• [TEXT EXCERPT]:
★ ★ ★ ★ ★

MPC is doing its part to overcome the digital divide by partnering with IT Resource Center and four community organizations.
  

 

Innovations in telecommunications and information technology are fundamentally altering the landscape of opportunities and challenges for  local communities.  Emerging technologies are responsible for the rapid development of new jobs, educational enrichment, and urban revitalization.  However, many Chicago communities are unable to keep up with the rapid pace of change, creating a “Digital Divide” of technology haves and have-nots. 

 

The City of Chicago is a major center of world-class digital networks, both public and private.  Chicago has the fourth largest regional technology economy and the second fastest information technology employment growth in the nation.  But community access is very limited and many neighborhoods and their residents are being left behind.

 

According to the Metropolitan Chicago Information Center 1999 Metro Survey of the Chicago region, only 22% of lower-income households have a personal computer, while 71% of upper-income households do.  At the same time that Chicago area companies are struggling to fill positions in a tight labor market (nearly all of which require some technology literacy), a large share of the City’s workforce are sorely lacking in the familiarity and training they need to qualify them for these opportunities.  El Valor Executive Director Vince Alloco reports that in some City neighborhoods this problem is further concentrated – less then 5% of El Valor’s constituents in Pilsen have access to a computer at home.  Centers for New Horizons President and MPC Resource Board member Sokoni Karanja indicates that demand for access and skill development is far from being met in Bronzeville.  At Centers, one of Bronzeville’s few technology access points, residents compete for a small supply of computers and instructor time – exacerbated by frequent “down times” due to insufficient wiring.

 

Only 11% of lower-income households have Internet access while 50% of upper-income households do (MCIC 1999 Metro Survey) – leaving those with the greatest need out of the loop when it comes to accessing the job market through on-line job searches and resume postings.  This leaves many of the City’s young people at great relative disadvantage as they prepare to compete with their suburban peers in the job market.  Equally important is the need for quality training on the use of computers and opportunities provided by the Internet.  While there has been some progress, most lower-income households do not have easy access to training in their neighborhoods. 

 

For those City residents that do have access to a computer and the Internet, they still lack high-speed access – necessary to engage teenagers and busy adults in new technologies, learning and skill development.  While corporate customers in the Loop have their choice of providers, less than a mile away, residential neighborhoods are forced to use slow dial up service.  For example, when one of our business partners, I-Works, was working recently with the New City YMCA to provide DSL (Digital Subscriber Line) service to a new prototype community web center, DSL was not available, less than 2 miles from the Loop and between the very affluent Gold Coast and Lincoln Park communities.  The New City Y had no choice but to use the slower, less efficient dial up service. 

 

Dial up service, or “ the world wide wait”, severely constricts individual use and is not sufficient for small to medium sized businesses – an additional challenge for less advantaged neighborhoods in their efforts to promote and maintain a healthy local business sector.  At the same time that local neighborhoods struggle to provide an environment for businesses to thrive, recruiting new technology firms is a top priority of many of our region’s leaders.  MPC is concerned that efforts to attract this rapidly-growing technology business sector (such as the pressure to recruit dot.coms) while the opportunities are hot will overshadow the need to develop thoughtful plans for neighborhood-based economic development – leaving our less advantaged communities behind on yet another front.

★ ★ ★ ★ ★

• [INFORMATION PROVIDED]:
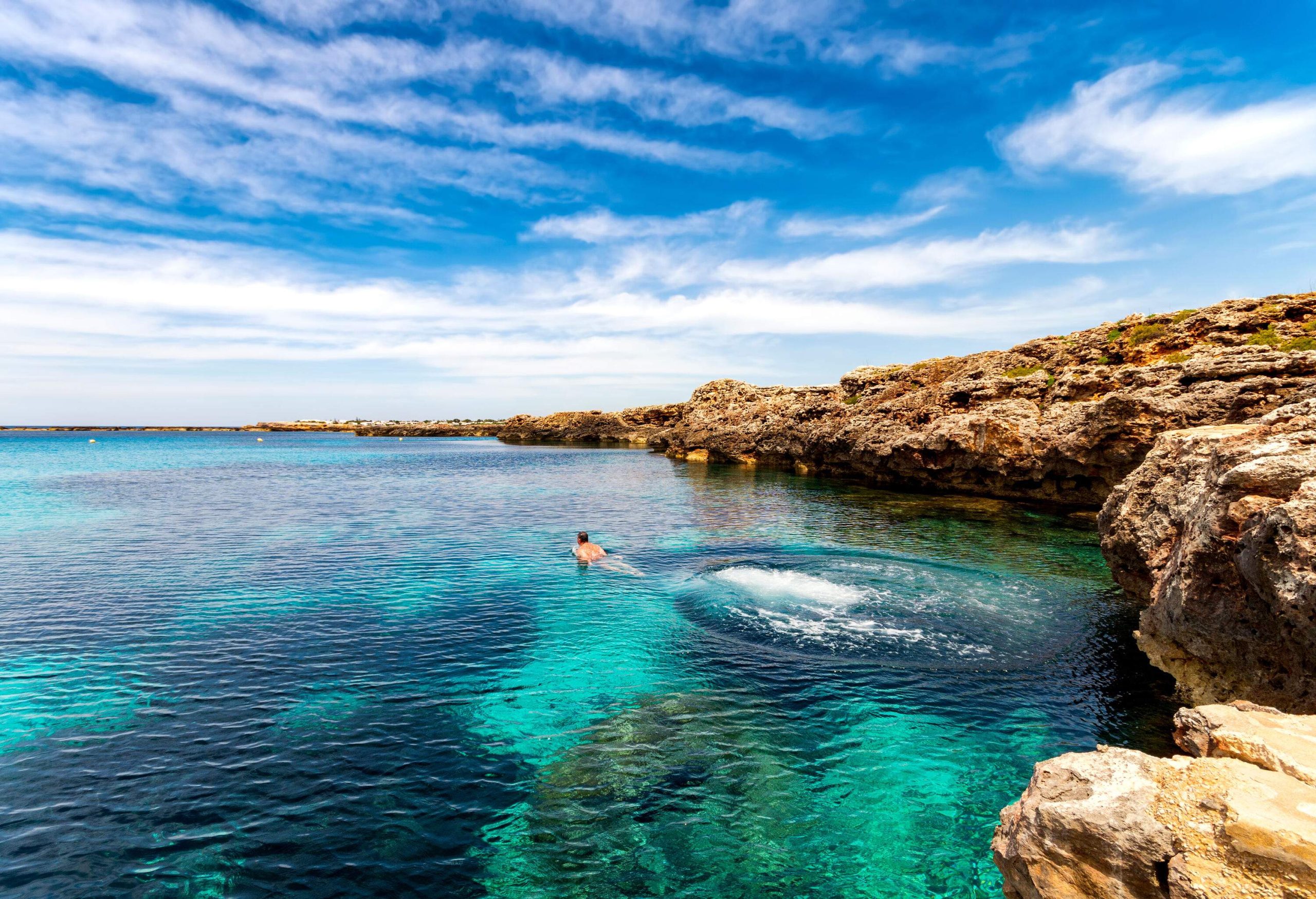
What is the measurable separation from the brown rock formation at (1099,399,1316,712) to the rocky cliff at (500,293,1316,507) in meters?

★ ★ ★ ★ ★

• [TO-DO LIST]:
**a)** In the digital divide text above, what percentage of lower-income households have Internet access?
**b)** List every Chicago neighborhood or area that the digital divide text names.
**c)** Please carry on with the digital divide text from its final sentence.

• [ANSWERS GIVEN]:
**a)** 11%

**b)** Pilsen, Bronzeville, the Loop, Gold Coast, Lincoln Park

**c)**
 

MPC’s work to date

MPC kicked off its technology work in 1997 when AOL Chairman and CEO Steve Case spoke at its Annual Meeting to 500 Chicago leaders on the importance of technology to communities as the infrastructure of the future.  In 1998, MPC, with the assistance of Northwestern University, published a major piece of research, “The Digital Network Infrastructure and Metropolitan Chicago,” (copy attached) and hosted several community outreach events, including two “Getting Wired” workshops in the fall of 1999 attended by over 130 community, government and business leaders.  (See attached Regional Connection newsletter describing these workshops.)

 

Also in 1999, Mayor Daley convened a Council of Technology Advisors (MCTA) composed of government, business and community leaders.  MPC’s 1998 report was a key motivator for convening this group.   MPC is represented on the MCTA through Scott Goldstein, Vice President of Policy and Planning, who co-chairs the Committee on City Infrastructure.  As a result of recommendations of this Subcommittee, the City of Chicago announced plans in its November 1999 Technology Action Plan to:  implement “Chicago CivicNet,” linking all parts of the city to high speed Internet; promote a freight and distribution communications hub; and locate community web centers throughout the city. 

 

In December 1999, MPC formed a partnership with the IT Resource Center to compete for funds offered nationally by the AOL Foundation in support of projects to address the Digital Divide in local communities.  In June we were informed that we had been selected as one of twelve awardees nation wide from a pool of 900 applicants. 

 

Connecting Chicago’s Communities forwards MPC’s commitment to ensure that infrastructure investments promote equity of access to the region’s resources.  The program was developed in response to the urgent need to address the Digital Divide through hands on work with community partners.  MPC’s involvement in neighborhood-based economic development strategies and our role in the Tax Increment Finance (TIF) debate[1] has informed us of the potential of high tech development as a tool for economic revitalization. 

 

 

Creating and Enhancing  Community Web Centers

 

Wiring is clearly not enough.  Wires without people actively using the equipment to improve the quality of their lives, develop new skills, and receive training for better jobs, is a waste of resources. We are putting equal attention to working with community organizations to transform how they use technology and make it available to their constituencies.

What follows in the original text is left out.